Meskipun demikian, Dr Whitaker percaya bahwa solusi inovatif sudah dekat.
“Beberapa pemikir hebat di lapangan sedang mengerjakan masalah ini, dan saya sangat optimis bahwa mungkin ada solusi yang elegan dan juga lebih berbasis sistem atau holistik daripada yang sedang kami pertimbangkan.”
Lalu, bagaimana artis digital pemula menavigasi masalah ini?
Ketika ditanya, ‘The Lxveless’ jelas menyatakan bahwa mereka bukan yang paling banyak membaca tentang topik tersebut, tetapi tetap teguh bahwa itu adalah masalah penting.
“Sikap saya adalah agar NFT dan sistem berbahan bakar cryptocurrency berhasil, masalah lingkungan harus ditangani. Teknologi baru ini telah menarik banyak perhatian, dan untuk alasan yang luar biasa. Seperti hal lainnya, ini perlu ditingkatkan dan dievaluasi, dan saya yakin bahwa kemajuan dalam pembangunan akan membantu meminimalkan emisi karbon. Saya pikir banyak pendukung crypto percaya bahwa ini baru permulaan.”
‘The Lxveless’ memang ada benarnya – ini masih awal untuk cryptocurrency, NFT, dan teknologi blockchain secara keseluruhan.

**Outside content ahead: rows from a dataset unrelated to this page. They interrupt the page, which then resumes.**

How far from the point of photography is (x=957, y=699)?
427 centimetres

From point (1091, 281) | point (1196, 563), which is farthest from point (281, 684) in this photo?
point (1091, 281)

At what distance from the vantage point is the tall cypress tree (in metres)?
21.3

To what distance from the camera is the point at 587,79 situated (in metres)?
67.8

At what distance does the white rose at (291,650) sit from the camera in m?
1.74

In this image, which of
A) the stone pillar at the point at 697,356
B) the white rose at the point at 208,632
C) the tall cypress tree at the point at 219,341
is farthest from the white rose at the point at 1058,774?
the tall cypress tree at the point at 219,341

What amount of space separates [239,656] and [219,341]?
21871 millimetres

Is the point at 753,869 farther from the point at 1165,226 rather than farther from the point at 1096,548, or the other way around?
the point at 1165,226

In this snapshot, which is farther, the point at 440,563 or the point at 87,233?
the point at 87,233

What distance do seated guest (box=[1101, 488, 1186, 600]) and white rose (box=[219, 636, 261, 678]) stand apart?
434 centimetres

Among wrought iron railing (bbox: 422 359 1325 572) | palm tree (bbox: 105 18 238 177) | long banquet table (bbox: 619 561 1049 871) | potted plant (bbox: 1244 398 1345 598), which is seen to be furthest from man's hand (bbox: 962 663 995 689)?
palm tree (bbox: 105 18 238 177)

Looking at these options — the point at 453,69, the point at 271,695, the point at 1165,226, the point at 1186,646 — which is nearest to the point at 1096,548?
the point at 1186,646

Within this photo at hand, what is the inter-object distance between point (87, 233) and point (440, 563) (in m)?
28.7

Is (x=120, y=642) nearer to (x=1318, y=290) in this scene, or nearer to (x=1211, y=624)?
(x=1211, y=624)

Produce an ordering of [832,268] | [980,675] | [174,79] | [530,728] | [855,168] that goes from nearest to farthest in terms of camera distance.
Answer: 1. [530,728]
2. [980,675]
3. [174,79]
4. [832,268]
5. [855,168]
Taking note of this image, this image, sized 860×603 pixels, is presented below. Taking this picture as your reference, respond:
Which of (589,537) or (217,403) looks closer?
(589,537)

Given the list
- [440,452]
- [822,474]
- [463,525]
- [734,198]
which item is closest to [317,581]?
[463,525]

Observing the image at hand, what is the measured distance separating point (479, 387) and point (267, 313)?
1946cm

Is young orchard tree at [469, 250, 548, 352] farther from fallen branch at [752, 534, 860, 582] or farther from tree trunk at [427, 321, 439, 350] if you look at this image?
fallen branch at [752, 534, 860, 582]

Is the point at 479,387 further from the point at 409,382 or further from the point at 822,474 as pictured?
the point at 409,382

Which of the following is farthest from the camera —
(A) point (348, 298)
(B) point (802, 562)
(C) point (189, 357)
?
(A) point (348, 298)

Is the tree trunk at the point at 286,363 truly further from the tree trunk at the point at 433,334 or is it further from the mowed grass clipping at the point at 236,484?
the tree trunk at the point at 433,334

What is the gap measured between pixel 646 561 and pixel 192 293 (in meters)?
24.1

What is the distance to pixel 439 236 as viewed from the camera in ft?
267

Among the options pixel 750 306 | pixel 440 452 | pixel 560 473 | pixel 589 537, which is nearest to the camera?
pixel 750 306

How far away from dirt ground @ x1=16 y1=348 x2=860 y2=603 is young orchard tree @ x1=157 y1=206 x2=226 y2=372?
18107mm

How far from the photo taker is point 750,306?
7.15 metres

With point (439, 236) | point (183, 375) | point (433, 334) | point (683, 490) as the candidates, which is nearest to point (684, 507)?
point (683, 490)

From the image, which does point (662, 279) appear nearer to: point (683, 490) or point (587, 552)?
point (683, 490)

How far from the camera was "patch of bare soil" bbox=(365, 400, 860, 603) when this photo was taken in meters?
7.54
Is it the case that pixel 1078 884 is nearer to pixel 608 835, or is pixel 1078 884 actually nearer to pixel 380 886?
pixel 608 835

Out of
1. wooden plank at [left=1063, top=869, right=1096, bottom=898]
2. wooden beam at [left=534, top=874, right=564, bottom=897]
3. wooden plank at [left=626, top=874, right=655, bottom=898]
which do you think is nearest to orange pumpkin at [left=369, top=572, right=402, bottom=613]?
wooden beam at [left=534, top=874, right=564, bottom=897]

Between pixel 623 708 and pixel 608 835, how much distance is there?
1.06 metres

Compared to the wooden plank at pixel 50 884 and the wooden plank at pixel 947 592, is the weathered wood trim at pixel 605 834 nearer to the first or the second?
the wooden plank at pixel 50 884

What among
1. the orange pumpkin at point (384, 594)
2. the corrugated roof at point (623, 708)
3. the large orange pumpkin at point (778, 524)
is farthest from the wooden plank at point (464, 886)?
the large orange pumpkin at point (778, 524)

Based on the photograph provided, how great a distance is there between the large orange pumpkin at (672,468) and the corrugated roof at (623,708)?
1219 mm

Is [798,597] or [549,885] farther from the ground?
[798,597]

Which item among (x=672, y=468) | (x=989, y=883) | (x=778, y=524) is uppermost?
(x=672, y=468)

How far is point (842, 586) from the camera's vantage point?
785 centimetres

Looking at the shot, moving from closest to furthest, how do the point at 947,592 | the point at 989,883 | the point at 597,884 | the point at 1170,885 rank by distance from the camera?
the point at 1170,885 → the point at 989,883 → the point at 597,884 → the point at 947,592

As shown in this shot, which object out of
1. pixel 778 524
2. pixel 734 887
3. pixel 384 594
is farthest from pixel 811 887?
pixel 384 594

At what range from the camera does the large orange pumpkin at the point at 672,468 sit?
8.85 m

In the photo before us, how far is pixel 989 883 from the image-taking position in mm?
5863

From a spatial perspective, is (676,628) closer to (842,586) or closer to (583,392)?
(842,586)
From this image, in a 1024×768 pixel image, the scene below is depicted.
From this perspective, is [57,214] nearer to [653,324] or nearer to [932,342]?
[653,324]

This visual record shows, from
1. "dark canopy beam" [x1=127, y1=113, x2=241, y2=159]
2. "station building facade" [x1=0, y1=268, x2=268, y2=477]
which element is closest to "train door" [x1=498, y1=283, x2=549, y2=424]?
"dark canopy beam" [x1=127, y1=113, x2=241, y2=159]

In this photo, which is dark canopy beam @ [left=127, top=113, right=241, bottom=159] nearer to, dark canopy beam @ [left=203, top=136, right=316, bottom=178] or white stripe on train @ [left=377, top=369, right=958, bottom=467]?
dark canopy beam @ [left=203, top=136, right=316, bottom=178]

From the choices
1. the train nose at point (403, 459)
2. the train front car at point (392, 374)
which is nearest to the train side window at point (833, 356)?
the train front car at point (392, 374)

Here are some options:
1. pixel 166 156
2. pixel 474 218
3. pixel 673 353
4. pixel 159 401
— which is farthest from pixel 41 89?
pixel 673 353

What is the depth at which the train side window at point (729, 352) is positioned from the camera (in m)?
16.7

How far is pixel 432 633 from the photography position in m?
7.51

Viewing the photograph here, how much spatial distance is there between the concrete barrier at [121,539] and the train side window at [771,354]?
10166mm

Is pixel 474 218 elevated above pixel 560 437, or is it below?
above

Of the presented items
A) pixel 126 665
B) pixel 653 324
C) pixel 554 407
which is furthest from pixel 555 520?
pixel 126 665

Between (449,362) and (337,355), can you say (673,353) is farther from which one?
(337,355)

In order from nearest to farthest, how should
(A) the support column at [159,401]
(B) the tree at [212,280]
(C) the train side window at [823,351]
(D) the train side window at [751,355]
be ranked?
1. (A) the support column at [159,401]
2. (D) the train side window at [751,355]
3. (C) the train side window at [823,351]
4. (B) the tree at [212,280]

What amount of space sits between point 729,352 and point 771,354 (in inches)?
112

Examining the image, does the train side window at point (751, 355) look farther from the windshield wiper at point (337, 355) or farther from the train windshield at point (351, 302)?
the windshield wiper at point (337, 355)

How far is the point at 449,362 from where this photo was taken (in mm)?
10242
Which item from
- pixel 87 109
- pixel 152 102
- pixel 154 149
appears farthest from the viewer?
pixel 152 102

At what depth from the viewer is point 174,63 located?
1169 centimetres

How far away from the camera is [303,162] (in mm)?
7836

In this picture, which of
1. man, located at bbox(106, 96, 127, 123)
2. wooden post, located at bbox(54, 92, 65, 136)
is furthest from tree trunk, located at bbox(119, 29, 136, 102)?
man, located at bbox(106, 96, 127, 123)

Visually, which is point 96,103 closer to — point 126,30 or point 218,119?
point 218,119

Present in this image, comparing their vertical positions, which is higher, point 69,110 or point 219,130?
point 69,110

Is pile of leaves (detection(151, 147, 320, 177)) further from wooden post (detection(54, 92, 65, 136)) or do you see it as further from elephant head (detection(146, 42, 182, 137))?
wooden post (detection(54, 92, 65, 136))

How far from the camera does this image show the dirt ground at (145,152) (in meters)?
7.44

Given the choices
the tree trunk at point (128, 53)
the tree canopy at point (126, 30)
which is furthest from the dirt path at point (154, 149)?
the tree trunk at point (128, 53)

Tapi seperti berdiri, ada sedikit keraguan mereka di sini untuk tinggal, dan akan terus mempengaruhi bagaimana mata uang dan pasar keuangan beroperasi ke depan.
Mengenai popularitas NFT yang meningkat dan pengaruhnya yang semakin besar pada industri seni, Dr Whitaker berpendapat bahwa NFT membawa manfaat yang signifikan bagi para seniman asalkan mereka tetap se-demokratis mungkin.
“Dalam potensi teoretisnya yang lebih murni, blockchain adalah struktur yang transformatif dan penting seperti halnya demokrasi atau chip komputasi. Apakah potensi itu terjadi tergantung pada bagaimana teknologi melewati tantangan resentralisasi dan pengawasan.”